### QUOTED TEXT

>> start

Algorithmic reporting

Almost every story I write has some thread in it that the editor decides needs to be pulled out. In my recent piece looking at Boston’s Next tech goldmine, I decided to act on something I’d read just prior to starting work on the piece, an article about Nick Diakopolous’s thoughts on interviewing the algorithm. The story was about companies built around algorithms, so why not? But it didn’t make it into the piece, which was focused more on why Boston has lost much of its high-tech luster, and whether it can get some of that back.

You can decide whether that was a mistake. Here’s what got cut:

Watching algorithms get developed must be something like watching Thomas Pynchon write novels, sans the sex and paranoia. Someone stares at a screen, pecking at a keyboard, willing  shape out of the bits that will respond to the world around it, a being without being. But listening to an algorithm being discussed is not like book group.

“Your equation assumes that the number of actions per flight follows a binomial distribution,” says one of DataXu’s computer science PhDs during a meeting to improve part of the company’s new product, Cruise Control. Poisson distributions and non-parametric equations, statistical methods used to determine probabilities, are routinely invoked.

>> end

Could you extend the piece on algorithmic reporting, picking up right after its last sentence?

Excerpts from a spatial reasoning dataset
>> start

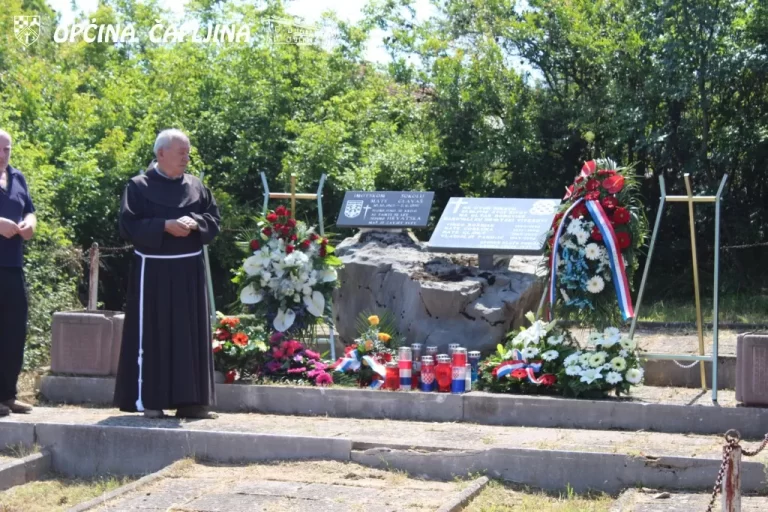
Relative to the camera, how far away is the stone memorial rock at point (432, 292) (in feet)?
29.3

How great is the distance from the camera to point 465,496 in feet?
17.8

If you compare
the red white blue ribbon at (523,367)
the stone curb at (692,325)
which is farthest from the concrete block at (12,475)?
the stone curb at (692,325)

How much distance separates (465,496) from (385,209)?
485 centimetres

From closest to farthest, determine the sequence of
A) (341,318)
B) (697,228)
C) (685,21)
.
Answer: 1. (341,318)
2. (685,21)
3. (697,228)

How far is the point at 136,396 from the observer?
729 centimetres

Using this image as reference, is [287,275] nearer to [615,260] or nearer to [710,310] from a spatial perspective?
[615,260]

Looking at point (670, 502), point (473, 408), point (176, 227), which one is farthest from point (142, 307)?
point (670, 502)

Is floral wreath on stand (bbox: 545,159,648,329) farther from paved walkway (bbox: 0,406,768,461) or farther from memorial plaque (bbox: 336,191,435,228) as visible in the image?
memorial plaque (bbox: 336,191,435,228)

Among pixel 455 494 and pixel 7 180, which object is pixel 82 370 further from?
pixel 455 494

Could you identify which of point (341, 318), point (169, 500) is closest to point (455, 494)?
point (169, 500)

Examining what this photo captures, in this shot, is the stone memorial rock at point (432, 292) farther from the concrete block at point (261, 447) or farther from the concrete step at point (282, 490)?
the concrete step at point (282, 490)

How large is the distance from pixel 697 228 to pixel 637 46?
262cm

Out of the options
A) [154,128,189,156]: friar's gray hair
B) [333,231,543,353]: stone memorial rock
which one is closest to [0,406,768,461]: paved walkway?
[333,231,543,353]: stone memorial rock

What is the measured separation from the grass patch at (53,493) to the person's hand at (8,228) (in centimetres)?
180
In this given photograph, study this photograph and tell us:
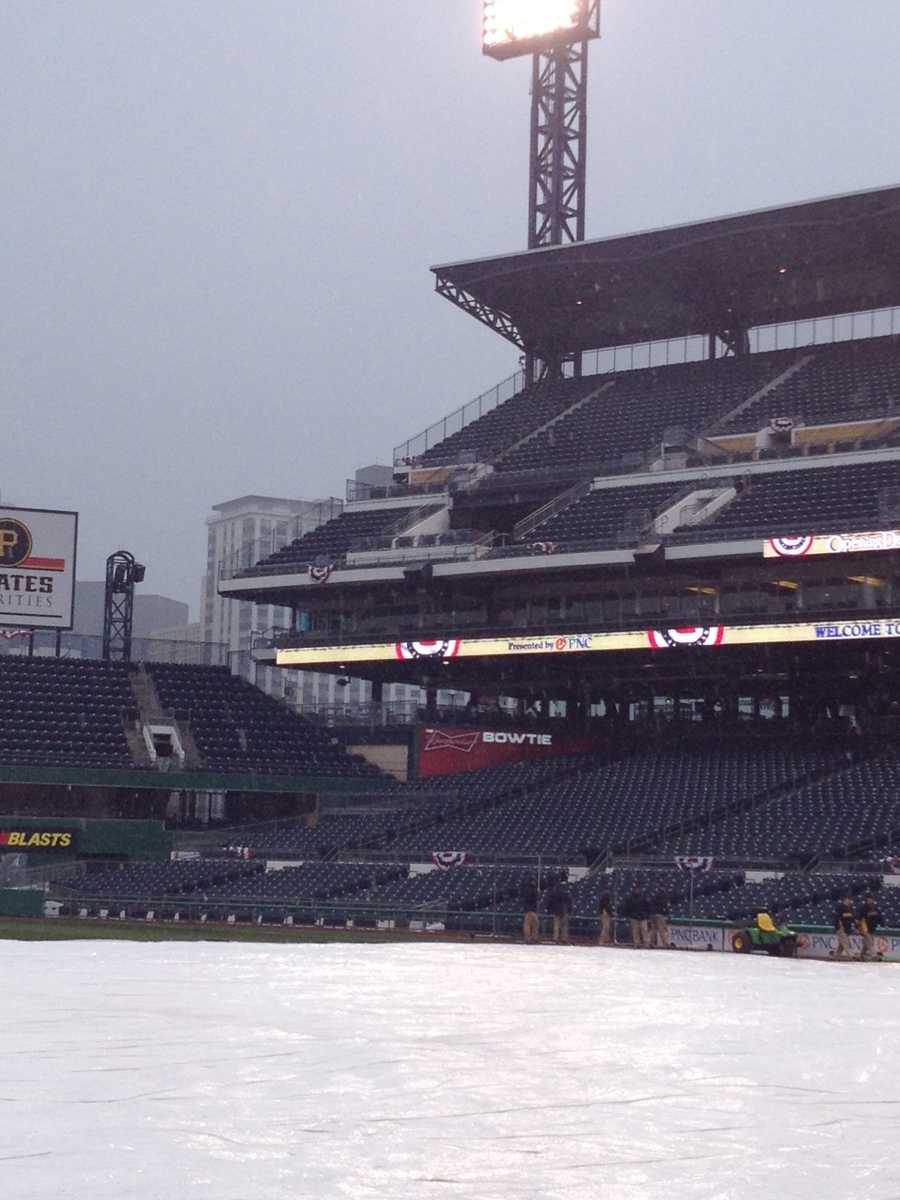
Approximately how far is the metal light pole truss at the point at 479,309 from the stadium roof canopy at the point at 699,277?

>> end
>> start

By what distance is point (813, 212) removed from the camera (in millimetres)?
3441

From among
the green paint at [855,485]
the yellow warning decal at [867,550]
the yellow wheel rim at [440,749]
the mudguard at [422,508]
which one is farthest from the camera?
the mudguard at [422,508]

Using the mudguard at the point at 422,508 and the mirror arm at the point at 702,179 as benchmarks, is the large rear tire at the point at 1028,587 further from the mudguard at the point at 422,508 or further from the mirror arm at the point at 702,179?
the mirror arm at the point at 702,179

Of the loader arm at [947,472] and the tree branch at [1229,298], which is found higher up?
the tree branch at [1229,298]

>> end
>> start

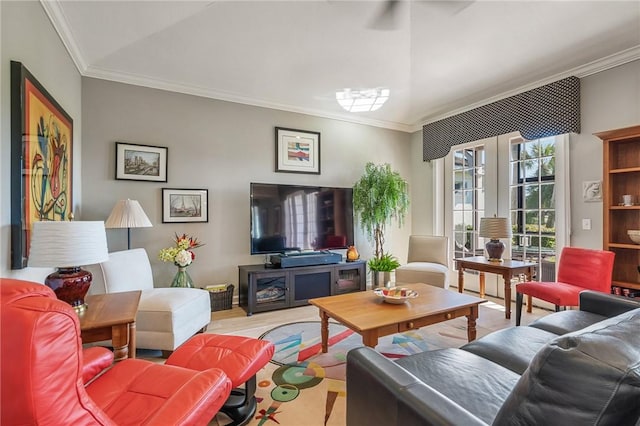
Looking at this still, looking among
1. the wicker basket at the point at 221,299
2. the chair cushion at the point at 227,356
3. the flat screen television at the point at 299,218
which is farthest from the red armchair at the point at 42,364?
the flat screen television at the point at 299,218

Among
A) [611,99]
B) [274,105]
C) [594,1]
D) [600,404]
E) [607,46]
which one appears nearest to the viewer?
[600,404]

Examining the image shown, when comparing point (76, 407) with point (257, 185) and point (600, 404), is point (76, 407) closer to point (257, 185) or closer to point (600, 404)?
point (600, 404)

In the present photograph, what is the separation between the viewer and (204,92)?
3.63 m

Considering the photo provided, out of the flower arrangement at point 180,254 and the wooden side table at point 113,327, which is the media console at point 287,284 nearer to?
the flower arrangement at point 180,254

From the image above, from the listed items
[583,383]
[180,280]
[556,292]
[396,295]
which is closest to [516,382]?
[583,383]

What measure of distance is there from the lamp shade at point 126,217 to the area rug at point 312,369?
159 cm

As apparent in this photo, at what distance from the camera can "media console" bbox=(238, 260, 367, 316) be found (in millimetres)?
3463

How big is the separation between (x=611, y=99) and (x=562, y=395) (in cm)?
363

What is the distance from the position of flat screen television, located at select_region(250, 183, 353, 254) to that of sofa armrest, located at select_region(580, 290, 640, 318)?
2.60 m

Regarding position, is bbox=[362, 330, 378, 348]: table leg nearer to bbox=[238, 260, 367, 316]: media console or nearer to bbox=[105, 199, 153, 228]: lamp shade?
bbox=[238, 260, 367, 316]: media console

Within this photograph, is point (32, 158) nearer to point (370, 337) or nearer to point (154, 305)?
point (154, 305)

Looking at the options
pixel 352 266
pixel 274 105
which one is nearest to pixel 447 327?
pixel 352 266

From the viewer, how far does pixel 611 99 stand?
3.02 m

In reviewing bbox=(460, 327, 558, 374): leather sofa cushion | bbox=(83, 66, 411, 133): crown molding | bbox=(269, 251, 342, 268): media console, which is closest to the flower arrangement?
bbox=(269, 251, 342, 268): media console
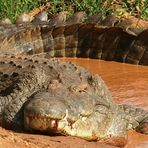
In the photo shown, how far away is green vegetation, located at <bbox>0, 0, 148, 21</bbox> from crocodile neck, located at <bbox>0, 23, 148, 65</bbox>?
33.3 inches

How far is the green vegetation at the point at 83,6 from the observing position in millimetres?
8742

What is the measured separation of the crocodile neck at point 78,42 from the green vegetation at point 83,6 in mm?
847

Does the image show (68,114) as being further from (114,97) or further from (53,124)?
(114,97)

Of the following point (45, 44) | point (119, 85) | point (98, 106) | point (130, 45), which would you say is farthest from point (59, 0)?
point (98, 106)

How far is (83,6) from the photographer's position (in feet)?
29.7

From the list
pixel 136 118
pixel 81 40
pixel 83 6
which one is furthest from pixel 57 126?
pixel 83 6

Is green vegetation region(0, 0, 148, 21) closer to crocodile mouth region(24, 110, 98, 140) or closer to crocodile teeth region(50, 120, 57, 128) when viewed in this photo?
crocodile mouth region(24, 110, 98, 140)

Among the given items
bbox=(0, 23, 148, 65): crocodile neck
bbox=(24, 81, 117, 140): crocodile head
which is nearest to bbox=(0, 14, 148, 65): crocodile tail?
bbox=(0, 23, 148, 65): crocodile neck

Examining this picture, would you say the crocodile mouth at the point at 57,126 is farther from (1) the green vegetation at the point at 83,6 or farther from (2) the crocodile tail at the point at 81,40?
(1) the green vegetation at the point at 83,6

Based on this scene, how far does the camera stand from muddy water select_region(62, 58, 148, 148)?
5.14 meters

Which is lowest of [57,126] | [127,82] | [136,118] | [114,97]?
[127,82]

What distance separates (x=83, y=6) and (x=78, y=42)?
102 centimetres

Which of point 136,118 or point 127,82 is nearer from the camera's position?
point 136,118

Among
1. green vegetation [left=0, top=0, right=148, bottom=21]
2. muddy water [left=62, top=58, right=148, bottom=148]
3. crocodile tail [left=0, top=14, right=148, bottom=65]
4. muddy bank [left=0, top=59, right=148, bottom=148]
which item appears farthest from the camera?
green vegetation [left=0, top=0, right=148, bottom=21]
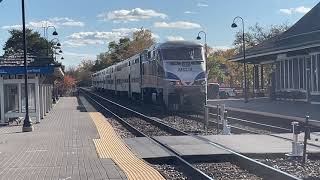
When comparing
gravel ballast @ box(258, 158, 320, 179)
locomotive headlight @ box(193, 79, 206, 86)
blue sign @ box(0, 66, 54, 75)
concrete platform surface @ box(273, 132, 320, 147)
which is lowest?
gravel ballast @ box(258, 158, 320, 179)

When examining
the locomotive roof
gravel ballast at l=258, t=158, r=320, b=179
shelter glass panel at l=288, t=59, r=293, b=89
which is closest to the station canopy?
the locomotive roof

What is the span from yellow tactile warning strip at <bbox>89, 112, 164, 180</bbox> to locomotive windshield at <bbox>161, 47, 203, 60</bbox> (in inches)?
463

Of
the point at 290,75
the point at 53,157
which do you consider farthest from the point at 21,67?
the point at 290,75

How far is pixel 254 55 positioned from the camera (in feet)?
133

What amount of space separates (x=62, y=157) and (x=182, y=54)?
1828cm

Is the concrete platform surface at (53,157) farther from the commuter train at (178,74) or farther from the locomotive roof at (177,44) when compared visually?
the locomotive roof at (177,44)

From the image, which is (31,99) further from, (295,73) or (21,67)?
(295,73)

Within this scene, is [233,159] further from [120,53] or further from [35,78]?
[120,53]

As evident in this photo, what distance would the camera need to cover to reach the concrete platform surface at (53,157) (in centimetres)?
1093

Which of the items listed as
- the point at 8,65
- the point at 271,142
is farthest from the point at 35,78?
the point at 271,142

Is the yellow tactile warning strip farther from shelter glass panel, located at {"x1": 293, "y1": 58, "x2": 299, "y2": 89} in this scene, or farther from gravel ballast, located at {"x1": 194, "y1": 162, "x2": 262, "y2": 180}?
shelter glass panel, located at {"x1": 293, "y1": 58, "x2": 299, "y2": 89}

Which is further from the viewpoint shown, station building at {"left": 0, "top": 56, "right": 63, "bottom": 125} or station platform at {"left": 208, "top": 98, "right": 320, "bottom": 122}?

>> end

### RESULT OF THE EXERCISE
But then, DataXu’s technology was designed to help NASA plan a Mars mission. Baker has a sly memento of this in his office, a photo of the founding team sitting at the Apollo capsule at the Museum of Science.

Fiksu’s algorithms weren’t developed for such lofty reasons, says Micah (pronounced Mee-kah) Adler, its founder and CEO. Fiksu is Finnish for “clever,” and Adler is both, though he was born in Australia and graduated from high school in Concord, New Hampshire. After getting his BS at MIT and a PhD at Berkeley, he started teaching computer science, specializing in algorithm development, at U-Mass Amherst, publishing papers with titles like “Towards Asymptotic Optimality in Probabilistic Packet Marking.”

Adler, 45, still has a bit of the professor in him, despite being on his fifth startup. He wears sensible brown shoes, slacks and a collared shirt, with Hugo Boss eyewear and a Pebble Smartwatch. He’ll take a moment to boil an algorithm down to its essence, the process of getting an answer to a mathematical equation. “Two plus two equals four is not an algorithm,” says Adler. “Taking two, adding two and saying it will equal four is an algorithm.” Algorithms, then, are meta math.

He says that at peak usage times, Fiksu’s algorithms are choosing between 150,000 potential ad placements a second. If its algorithms lag, somebody in Europe might not find the app they’re looking for.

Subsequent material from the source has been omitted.